----- SUPPLIED TEXT
Proust responded with the most beautiful fuck-you letter in literary history, suavely pretending that Gide’s belatedly flattering letter made up for all the previous insults: “Had there been no rejection, no repeated rejections by the N.R.F., I should never have had your letter. . . . The joy of receiving your letter infinitely surpasses any I should have had at being published by the N.R.F. . . . How I should like to be able to give someone I loved as much pleasure as you have given me.” Gide, no fool, made a firm offer to publish the rest of the novel, which the Nouvelle Revue did, right through to its completion.

See why I like Gopnik?

Now, what about his father's inexplicably rude behavior toward the "invariably" Jewish friends he would bring home? Being that his mother was Jewish, I mean. (and would have likely been considered so even if she attended church or had converted.) Or is this a point at which the fictional narrator diverges from Proust's biographical facts?

I did notice that in the case of Bloch, the father was not without provocation, in that Bloch was giving him inappropriate gifts (had homosexual attraction toward him?) and was also being a wise-ass.


message 38: by Stephen (last edited Jul 12, 2021 05:27PM) (new)

Stephen | 38 comments Awesome Jan, excellent points all around. I especially got a good chuckle at how you referred to Bloch as a "wise-ass" in the eyes of the parents.

Your comments made me reflect hard on the text. The narrator's mother was never actually referred to as Jewish, was she (so far)? That may be just our assumption based on the biographical data. I was wondering about this question as the narrator described her heading into mass. I was thinking of it in terms of assimilation rituals, but also that the narrator, highly jealous for his mother's attention, was trying to see the church through her eyes, at least in terms of the devotion she wasn't giving to him.

We've mentioned the diaries of Virginia Woolf in these threads. She herself was married to a Jewish man, but that didn't stop her from expressing the prejudice of her class. Like when she described such and such a person in her diaries as a "fat Jewess", or when she described the brilliant Isaiah Berlin as looking like a Portuguese Jew (who for his part described Woolf as "certainly the most beautiful woman I had ever seen" from his Personal Impressions collection, even knowing the prejudice of that class and forgiving them for it). So, assuming the narrator's mother is Jewish - and I'm wondering now whether that was ever established - the type of prejudice we're hearing among the narrator's relatives wouldn't be so unusual.
----------
> [TASKS TO COMPLETE]:
- A) Repeat a passage from the Proust discussion word for word, beginning at the words "message 38: by" and stopping after "giving to him.".
- B) Write the next part of the Proust discussion, picking up right after its last sentence.
The listing comes from a separate, unrelated source.
----- DATA PROVIDED
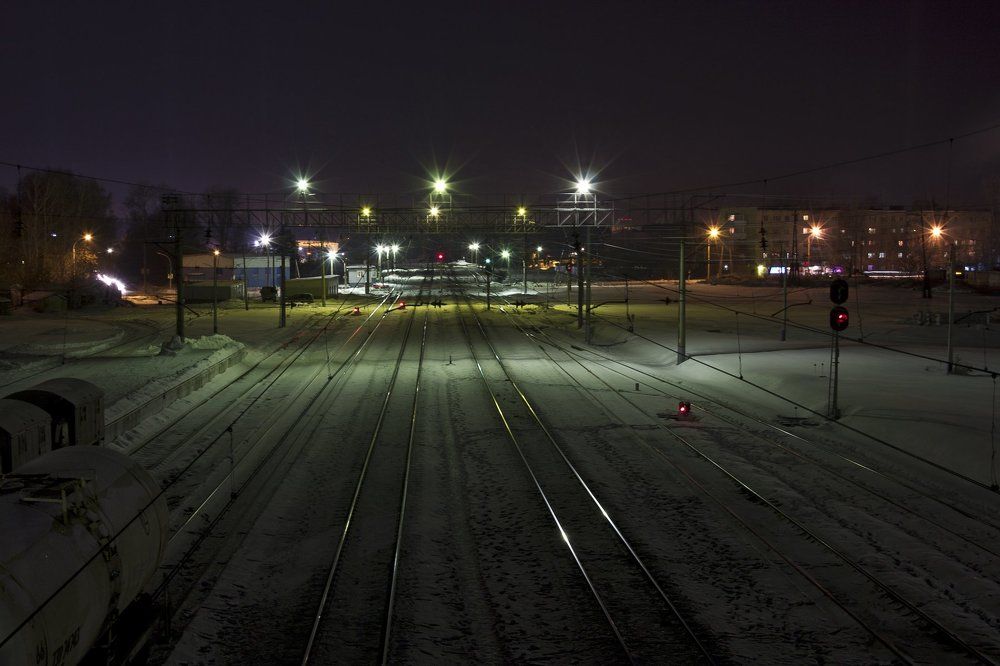 Над перроном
----------
> [ANSWERS BY ITEM]:
- A)
message 38: by Stephen (last edited Jul 12, 2021 05:27PM) (new)

Stephen | 38 comments Awesome Jan, excellent points all around. I especially got a good chuckle at how you referred to Bloch as a "wise-ass" in the eyes of the parents.

Your comments made me reflect hard on the text. The narrator's mother was never actually referred to as Jewish, was she (so far)? That may be just our assumption based on the biographical data. I was wondering about this question as the narrator described her heading into mass. I was thinking of it in terms of assimilation rituals, but also that the narrator, highly jealous for his mother's attention, was trying to see the church through her eyes, at least in terms of the devotion she wasn't giving to him.

- B)
I am very glad you included that quote from Gopnik. I've been thinking about it ever since you referred us to it. As I've been reading through Proust's letters, it's plain to see the efforts he made to insinuate himself into the literary class. They all knew who he was when his novel started being published. And for that reason, were quick to judgment, like Gide was. Nowadays, writers are required to put themselves out there first, to advertise themselves, regardless of the actual quality of their writing. Many are the ones who receive favors for their popularity with the literary community, even though more objective readers may view their writing for crap. It sounds like the reverse happened to Proust, he put himself out there first, only to earn a reputation for being a dilettante. If that was his reputation among the literary class, and they decided to give his novel a read only to run into a slog, as you put it - a perfectly reasonable reaction - you can almost see why Gide had the reaction he had.

Some things never change, though. Gide was gay too, of course, so there might be some qualities to the intramural squabbling that might be outside the ken of some of us. Like when Daniel Mendelsohn (gay, admirer of Proust) went on the attack against Edmund White (gay, admirer of Proust), with a vehemence that was hard to understand for outsiders. Same for when Mendelsohn went on the attack against Alan Hollinghurst (gay, admirer of Proust) that read to me more like a police report than a book review for the way Hollinghurst handled Jewish lives in his novels. What's that line again by Woody Allen (Jewish and definitely not gay) about intellectuals proving that a person can be absolutely brilliant and yet have no idea what's going on?


message 39: by Jan (new) - added it

Jan Rice | 24 comments Stephen wrote: "Awesome Jan, excellent points all around. I especially got a good chuckle at how you referred to Bloch as a "wise-ass" in the eyes of the parents.

Your comments made me reflect hard on the text. ..."


Haha, Stephen -- we can wish Woody Allen had been a little bit less of whatever he is, for which I've never really forgiven him.

I did not know that about all the other writers you mention; I'm just not conversant with them. But still -- was being gay actually a "lifestyle" then like it is now? Or more of a behavioral aberration associated with being an artsy intellectual and member of the literary class? And, of course, as Traveller mentioned, considered a moral (even criminal) failing).

Yes, I agree that the anti-Jewish prejudices were out and about in the culture; have read that was the case even among the Dreyfusards, even though they stood up against the unfairness. It was simply how "everyone" thought. But still a surprise to me to have been that overtly and crudely rude to a guest in the home.

I was asking about the narrator's mother, so thanks. Maybe similar to the way Adam Gopnik talked about lesbianism rather than male gayness -- while not necessarily "acceptable," was available as something in the culture (as a turn-on to men?), and therefore Proust could use it as a vehicle for what he couldn't talk about.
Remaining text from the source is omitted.